Michelle has talked me into doing the Susan G Komen Northeast Ohio Race for the Cure on September 12th. I'll be running the 5k and she'll be doing the walk. I know I said I wasn't going to do these sort of things, but Michelle convinced me that it's a good idea. Besides, it'll give me additional motivation to get in shape.

I , by the way, started training for a 10k in October so, like I said, it'll be a good motivator.

Also - I'll be designing some t-shirts for us to wear. They will not be pink. They will most likely say, "Fuck Cancer". I'll also post a link to the site where I have them made up so you can order your own if you'd like.

Finally - a funny story...

So I like to listen to the afternoon talk show on WMMS. It's called the Maxwell Show. Maxwell, the host, is something of a hypochondriac, and was going on and on yesterday about how he has a growth on the end of his penis. He's convinced it's penile cancer. So they were on the show, looking at WebMD.com, and he said that he didn't believe everything he read on the sites. Whether he was in denial, or it was meant to be good radio... he was totally ditching on WebMD.

For my part, WebMD was the most thorough spot for information I found after The American Cancer Society's site when i was googling 'male nipple discharge'. So, on a whim, I called the show. If you were listening around 6:00 on Monday - you might have heard "Dale from Willoughby" talking about being 38 and having male breast cancer. I was on for only a few seconds... but I encouraged him to take those sites seriously.

So there you go... I'm now an ambassador for moob cancer. A nippleless, formerly depressed, moob cancer radio ambassador.

Yeah!

I do know that they post podcasts of the show online at maxwellshow.com... so I'll try to find it to post up so you can hear.

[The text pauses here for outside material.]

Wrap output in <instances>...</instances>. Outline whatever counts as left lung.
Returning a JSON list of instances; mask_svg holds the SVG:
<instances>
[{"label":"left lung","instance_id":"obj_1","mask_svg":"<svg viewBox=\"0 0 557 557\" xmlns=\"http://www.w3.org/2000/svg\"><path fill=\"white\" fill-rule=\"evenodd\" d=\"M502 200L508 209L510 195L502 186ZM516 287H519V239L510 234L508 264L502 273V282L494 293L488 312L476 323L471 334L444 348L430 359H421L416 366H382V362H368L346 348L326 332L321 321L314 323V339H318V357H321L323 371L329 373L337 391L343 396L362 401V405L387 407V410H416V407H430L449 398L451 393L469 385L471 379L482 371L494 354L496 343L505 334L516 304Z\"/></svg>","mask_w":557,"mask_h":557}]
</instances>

ANYWAY - TO KIND OF SUM THINGS UP:
I was depressed, I'm feeling much better
I'm trying desperately to get back in shape
I'll be doing the Susan G Komen Race for the Cure
I outed myself and my moob cancer, on the radio, to most of Cleveland during rush hour.

2 comments:

Groundcat said...

i heard you on maxwell. we all have to hang-out some day. take care.

Phronk said...

I'm glad you're feeling better emotionally. Certainly nobody can blame you for it, given both what you've gone through, and the whole hormone thing. We are all just fleshy buckets of chemicals, after all.

I'd totally buy a Fuck Cancer shirt.